**Selected extract**
-=-=-=-=-

Thanks to the generosity of a downsizing grandma and eight amiable siblings, we packed up some solid wood memories Saturday afternoon and gratefully hauled them home.
If furniture could talk, our new-to-us dining room table and matching breakfront would babble happily of birthday cakes and Scrabble games, champagne toasts and bratwurst picnics, Chicago pizza and Chinese food, salmon and lobster tails.
They’d tell the story of a self-made man who loved to sit around a giant table filled with family, digesting food and the news of the day over a hot deck of cards. Grandpa Vince played Sheepshead and Hearts with equal ferocity. He insisted each little player follow the rules, win graciously and play fair. One of the proudest moments of my less- than-impressive gaming career occurred during a heated Hearts game in the summer of 1991 when I “shot the moon” with all 13 hearts and the Queen of Spades, an especially difficult feat when performed at the elbow of a card-counting father in-law.
If Grandpa Vince was the heart of the family dinner table, then Grandma Mary Jane was its soul. She manned the table’s south end with wit, grace and her trademark blueberry cheesecake. An unflappable matriarch, she let neither shattered glass nor splattered stain keep her from her appointed rounds of broccoli. She served it at every meal. Grandma Mary Jane hosts friends and family around a different table now, but maintains the same cheerful, squabble-solving, take-all-comers hospitality she always has.

-=-=-=-=-

**Information provided**
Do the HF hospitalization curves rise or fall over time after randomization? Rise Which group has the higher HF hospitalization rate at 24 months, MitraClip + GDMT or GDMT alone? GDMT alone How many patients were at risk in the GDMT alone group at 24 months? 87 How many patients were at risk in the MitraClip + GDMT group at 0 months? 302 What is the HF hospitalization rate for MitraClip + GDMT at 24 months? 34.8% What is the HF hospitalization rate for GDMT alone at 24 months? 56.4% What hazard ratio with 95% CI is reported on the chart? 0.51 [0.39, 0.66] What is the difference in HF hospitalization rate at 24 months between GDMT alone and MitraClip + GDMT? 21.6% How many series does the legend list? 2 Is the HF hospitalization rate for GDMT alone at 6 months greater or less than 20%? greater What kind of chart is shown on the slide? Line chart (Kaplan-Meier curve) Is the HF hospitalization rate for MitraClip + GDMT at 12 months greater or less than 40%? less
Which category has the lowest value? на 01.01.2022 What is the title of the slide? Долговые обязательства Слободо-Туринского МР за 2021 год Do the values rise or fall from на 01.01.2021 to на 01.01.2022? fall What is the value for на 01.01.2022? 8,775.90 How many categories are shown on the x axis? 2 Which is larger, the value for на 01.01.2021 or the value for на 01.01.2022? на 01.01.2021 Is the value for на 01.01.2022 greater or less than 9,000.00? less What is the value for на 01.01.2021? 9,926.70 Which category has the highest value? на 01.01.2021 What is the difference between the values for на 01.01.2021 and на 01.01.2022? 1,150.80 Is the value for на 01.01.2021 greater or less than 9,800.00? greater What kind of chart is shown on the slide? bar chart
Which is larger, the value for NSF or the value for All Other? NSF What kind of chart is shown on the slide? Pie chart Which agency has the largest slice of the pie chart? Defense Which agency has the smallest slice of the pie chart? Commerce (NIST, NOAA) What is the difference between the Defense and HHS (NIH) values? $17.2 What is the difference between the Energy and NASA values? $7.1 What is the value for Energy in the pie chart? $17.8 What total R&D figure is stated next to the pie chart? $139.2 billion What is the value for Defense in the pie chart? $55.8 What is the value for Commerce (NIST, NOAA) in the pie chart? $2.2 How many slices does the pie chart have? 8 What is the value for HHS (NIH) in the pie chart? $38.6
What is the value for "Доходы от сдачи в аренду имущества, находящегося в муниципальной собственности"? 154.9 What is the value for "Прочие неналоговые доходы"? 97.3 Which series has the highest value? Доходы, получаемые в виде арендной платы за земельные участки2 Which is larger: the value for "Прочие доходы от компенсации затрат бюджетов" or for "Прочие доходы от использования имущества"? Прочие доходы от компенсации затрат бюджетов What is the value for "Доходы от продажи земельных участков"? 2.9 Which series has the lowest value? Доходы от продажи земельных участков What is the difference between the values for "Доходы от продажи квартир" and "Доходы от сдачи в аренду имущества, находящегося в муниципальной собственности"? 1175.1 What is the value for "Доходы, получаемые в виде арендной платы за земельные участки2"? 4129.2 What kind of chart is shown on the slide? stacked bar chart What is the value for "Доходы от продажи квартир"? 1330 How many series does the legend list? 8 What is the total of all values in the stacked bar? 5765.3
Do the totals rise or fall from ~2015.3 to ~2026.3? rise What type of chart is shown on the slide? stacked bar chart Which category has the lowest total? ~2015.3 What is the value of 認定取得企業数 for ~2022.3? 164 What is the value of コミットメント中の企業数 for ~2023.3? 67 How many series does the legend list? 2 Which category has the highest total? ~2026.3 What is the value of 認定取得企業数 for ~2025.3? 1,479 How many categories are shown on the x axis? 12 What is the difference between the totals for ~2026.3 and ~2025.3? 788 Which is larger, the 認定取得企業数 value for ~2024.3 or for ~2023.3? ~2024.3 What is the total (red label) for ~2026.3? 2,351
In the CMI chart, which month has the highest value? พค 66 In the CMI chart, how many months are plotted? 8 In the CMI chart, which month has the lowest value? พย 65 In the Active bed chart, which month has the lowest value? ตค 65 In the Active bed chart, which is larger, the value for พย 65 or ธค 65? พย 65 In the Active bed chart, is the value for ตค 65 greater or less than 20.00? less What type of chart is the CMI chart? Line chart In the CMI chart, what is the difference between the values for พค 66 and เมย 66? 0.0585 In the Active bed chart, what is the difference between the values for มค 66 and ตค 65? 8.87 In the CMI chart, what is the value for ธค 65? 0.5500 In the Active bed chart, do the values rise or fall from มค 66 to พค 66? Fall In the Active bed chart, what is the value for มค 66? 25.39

-=-=-=-=-

**Task A**
Please copy everything in the dining table essay from "If furniture could" down to "and lobster tails.".
**Task B**
Carry on writing the dining table essay, starting right after its last sentence.

**Response box A**
If furniture could talk, our new-to-us dining room table and matching breakfront would babble happily of birthday cakes and Scrabble games, champagne toasts and bratwurst picnics, Chicago pizza and Chinese food, salmon and lobster tails.

**Response box B**
With their happy history and impressive capacity for place settings, the dining room table and china cabinet anchor our family home now. Molly and I carefully filled the hutch with a mixture of my own wedding china and my Grandma’s. We look forward to celebrating both sides of our family history when we place those china plates around that solid table.
We’ll keep the chair warm at the south end of the table for Grandma Mary Jane, we’ll fire up the post-meal card games in honor of Grandpa Vince and, just like we have for the past three decades, we’ll serve broccoli at every large family meal.